Directions -
Would you transcribe the whole listing exactly, minus its pictures?
»»
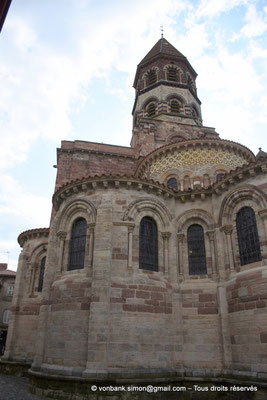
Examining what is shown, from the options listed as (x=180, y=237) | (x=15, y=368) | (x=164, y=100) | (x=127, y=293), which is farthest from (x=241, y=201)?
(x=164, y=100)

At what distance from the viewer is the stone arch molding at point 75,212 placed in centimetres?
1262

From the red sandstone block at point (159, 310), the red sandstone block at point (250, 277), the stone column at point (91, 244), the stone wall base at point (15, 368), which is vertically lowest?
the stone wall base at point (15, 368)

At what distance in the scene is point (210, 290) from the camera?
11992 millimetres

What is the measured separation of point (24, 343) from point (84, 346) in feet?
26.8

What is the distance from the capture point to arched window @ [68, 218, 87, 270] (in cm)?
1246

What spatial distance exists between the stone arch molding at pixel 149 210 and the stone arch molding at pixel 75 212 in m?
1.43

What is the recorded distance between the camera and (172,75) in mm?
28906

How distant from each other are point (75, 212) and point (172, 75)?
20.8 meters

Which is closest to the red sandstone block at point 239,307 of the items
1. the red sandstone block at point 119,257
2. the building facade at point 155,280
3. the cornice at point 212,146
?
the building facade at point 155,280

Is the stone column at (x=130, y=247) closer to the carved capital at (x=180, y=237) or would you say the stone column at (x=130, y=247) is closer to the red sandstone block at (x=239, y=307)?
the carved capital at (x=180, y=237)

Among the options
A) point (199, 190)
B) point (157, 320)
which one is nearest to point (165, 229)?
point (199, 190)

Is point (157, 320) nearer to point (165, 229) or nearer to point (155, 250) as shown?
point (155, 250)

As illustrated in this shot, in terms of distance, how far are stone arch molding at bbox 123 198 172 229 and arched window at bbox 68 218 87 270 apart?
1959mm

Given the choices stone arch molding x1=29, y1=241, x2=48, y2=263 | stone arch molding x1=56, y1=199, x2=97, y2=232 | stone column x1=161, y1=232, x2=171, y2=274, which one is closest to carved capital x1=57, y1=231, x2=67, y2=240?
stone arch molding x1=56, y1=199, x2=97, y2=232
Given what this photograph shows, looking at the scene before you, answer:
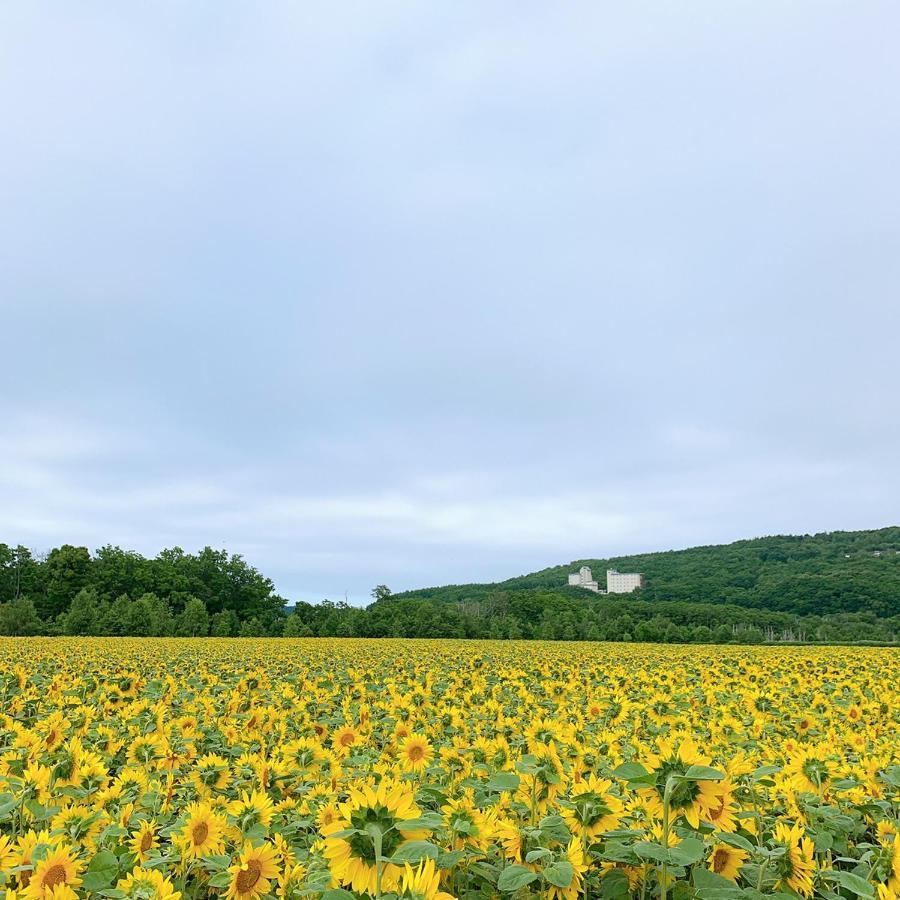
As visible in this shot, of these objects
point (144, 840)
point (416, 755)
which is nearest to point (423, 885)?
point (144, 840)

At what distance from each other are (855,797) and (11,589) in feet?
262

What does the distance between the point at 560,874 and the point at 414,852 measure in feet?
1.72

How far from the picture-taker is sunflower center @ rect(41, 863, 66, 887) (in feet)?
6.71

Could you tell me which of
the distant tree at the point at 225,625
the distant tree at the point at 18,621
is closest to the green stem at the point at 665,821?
««
Expected answer -
Examining what is shown, from the options listed as (x=180, y=237) | (x=15, y=368) | (x=164, y=100) | (x=127, y=293), which is farthest from (x=241, y=201)?
(x=164, y=100)

At what distance from the viewer is the stone arch molding at point 75,212 placed in centimetres?
1262

From the red sandstone block at point (159, 310), the red sandstone block at point (250, 277), the stone column at point (91, 244), the stone wall base at point (15, 368), which is vertically lowest?
the stone wall base at point (15, 368)

At what distance in the scene is point (210, 290) from the camera?
11992 millimetres

What is the measured separation of point (24, 343) from point (84, 346) in feet?
26.8

What is the distance from the capture point to arched window @ [68, 218, 87, 270] (in cm)?
1246

What spatial distance exists between the stone arch molding at pixel 149 210 and the stone arch molding at pixel 75 212 in m?
1.43

What is the recorded distance between the camera and (172,75) in mm?
28906

How distant from each other are point (75, 212) and point (172, 75)?
20.8 meters

Which is closest to the red sandstone block at point 239,307 of the items
1. the red sandstone block at point 119,257
2. the building facade at point 155,280
3. the cornice at point 212,146
?
the building facade at point 155,280

Is the stone column at (x=130, y=247) closer to the carved capital at (x=180, y=237) or would you say the stone column at (x=130, y=247) is closer to the red sandstone block at (x=239, y=307)?
the carved capital at (x=180, y=237)

Among the options
A) point (199, 190)
B) point (157, 320)
which one is nearest to point (165, 229)?
point (199, 190)

Is point (157, 320) nearer to point (165, 229) or nearer to point (155, 250) as shown?
point (155, 250)

As illustrated in this shot, in terms of distance, how far are stone arch molding at bbox 123 198 172 229 and arched window at bbox 68 218 87 270 apart?
1959mm

Given the choices stone arch molding x1=29, y1=241, x2=48, y2=263 | stone arch molding x1=56, y1=199, x2=97, y2=232 | stone column x1=161, y1=232, x2=171, y2=274, which one is closest to carved capital x1=57, y1=231, x2=67, y2=240?
stone arch molding x1=56, y1=199, x2=97, y2=232
Given what this photograph shows, looking at the scene before you, answer:
As visible in this shot, of these objects
point (144, 840)
point (416, 755)
which is nearest to point (423, 885)?
point (144, 840)

At what distance from each other are (855,797) and (11,589) in feet?
262

What does the distance between the point at 560,874 and the point at 414,852 measure in feet?
1.72

How far from the picture-taker is sunflower center @ rect(41, 863, 66, 887) (in feet)?
6.71

Could you tell me which of
the distant tree at the point at 225,625
the distant tree at the point at 18,621
is closest to the green stem at the point at 665,821?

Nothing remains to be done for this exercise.